Look below for the line with "What physical distance". Extract that line and each one after it through the last, word for word.

[Spatial relation data]
———

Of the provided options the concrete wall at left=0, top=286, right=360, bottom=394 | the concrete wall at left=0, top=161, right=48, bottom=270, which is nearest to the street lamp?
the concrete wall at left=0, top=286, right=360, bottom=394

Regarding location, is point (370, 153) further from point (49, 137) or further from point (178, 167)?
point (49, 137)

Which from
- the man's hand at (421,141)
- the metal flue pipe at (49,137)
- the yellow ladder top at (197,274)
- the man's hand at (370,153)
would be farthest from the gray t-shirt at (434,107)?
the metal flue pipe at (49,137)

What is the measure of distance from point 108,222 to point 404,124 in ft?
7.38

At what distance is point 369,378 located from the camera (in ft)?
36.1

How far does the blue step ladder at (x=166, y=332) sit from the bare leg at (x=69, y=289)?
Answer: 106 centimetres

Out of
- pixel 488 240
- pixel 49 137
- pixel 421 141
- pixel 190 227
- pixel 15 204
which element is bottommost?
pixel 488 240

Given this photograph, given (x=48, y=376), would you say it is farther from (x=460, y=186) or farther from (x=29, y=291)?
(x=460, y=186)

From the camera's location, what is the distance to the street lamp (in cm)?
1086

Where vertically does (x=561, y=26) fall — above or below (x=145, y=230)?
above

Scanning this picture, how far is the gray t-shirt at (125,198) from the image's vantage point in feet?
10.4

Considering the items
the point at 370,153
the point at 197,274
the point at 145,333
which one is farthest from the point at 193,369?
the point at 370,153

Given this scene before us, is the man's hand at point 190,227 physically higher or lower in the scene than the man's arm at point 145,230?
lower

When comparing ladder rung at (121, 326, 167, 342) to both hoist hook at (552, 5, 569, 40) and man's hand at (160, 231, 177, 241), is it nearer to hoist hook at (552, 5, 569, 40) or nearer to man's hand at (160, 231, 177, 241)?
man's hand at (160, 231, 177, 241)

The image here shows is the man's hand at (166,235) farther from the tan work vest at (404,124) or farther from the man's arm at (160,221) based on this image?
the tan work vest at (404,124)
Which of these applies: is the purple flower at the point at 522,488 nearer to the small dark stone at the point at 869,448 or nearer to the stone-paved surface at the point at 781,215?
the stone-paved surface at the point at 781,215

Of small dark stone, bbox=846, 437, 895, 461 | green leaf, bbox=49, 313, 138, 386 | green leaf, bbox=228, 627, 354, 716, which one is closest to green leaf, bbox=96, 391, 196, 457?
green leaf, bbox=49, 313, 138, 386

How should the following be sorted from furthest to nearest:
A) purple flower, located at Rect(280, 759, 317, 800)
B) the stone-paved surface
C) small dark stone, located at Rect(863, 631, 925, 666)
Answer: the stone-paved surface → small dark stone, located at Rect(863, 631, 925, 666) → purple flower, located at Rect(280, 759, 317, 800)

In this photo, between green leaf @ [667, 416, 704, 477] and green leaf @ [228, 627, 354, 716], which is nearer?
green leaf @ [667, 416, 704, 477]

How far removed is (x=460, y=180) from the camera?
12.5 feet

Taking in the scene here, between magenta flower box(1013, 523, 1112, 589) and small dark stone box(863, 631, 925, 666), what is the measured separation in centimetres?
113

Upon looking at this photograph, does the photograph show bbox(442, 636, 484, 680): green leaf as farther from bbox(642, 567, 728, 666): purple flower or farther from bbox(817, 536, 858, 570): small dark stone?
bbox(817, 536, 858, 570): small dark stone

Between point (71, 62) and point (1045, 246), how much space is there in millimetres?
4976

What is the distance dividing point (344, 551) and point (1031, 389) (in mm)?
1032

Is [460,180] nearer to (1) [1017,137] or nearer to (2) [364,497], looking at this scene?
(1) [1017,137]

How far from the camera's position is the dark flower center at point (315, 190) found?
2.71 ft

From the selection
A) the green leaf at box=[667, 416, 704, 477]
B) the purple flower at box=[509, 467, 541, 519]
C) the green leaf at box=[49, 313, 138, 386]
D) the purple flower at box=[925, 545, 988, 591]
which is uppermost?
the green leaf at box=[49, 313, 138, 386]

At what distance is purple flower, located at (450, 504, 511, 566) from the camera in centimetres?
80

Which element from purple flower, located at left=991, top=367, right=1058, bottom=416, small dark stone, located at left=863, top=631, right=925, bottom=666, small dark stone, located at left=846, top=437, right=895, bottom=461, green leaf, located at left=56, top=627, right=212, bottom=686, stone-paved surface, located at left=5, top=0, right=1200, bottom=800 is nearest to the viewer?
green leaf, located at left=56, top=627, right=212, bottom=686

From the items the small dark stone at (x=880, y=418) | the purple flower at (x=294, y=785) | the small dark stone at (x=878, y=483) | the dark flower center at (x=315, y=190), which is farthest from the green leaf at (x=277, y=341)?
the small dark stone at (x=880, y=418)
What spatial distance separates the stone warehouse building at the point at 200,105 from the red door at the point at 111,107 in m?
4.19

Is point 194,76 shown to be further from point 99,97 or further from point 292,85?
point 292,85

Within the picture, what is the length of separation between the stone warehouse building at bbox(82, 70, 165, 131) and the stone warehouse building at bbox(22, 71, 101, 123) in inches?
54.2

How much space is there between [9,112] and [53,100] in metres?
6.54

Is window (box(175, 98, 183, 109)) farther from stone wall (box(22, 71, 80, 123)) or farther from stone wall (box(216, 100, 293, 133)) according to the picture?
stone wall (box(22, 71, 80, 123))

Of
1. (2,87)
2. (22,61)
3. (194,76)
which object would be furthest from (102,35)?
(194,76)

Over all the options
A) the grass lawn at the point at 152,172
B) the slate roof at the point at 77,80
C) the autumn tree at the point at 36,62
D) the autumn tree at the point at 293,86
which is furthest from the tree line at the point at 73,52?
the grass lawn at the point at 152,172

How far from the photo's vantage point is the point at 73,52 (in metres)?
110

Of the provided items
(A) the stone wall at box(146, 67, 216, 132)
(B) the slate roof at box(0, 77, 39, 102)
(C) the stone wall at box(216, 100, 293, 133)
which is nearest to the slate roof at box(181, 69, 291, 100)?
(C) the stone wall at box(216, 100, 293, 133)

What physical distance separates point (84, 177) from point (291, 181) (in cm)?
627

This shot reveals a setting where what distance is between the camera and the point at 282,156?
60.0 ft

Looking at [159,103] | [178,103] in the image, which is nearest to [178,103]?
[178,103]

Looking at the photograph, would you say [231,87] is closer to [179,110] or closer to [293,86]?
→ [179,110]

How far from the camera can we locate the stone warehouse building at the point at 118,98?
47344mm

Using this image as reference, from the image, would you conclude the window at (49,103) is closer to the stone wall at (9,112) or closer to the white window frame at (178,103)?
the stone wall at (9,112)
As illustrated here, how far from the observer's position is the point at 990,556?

———

**REPLY TO THE TASK:**
What physical distance separates point (84, 177) from point (291, 181) (in cm)?
627

This shot reveals a setting where what distance is between the camera and the point at 282,156?
60.0 ft

Looking at [159,103] | [178,103] in the image, which is nearest to [178,103]?
[178,103]

Looking at the photograph, would you say [231,87] is closer to [179,110] or closer to [293,86]?
→ [179,110]

How far from the camera can we locate the stone warehouse building at the point at 118,98?
47344mm

Using this image as reference, from the image, would you conclude the window at (49,103) is closer to the stone wall at (9,112) or closer to the white window frame at (178,103)?
the stone wall at (9,112)
As illustrated here, how far from the observer's position is the point at 990,556?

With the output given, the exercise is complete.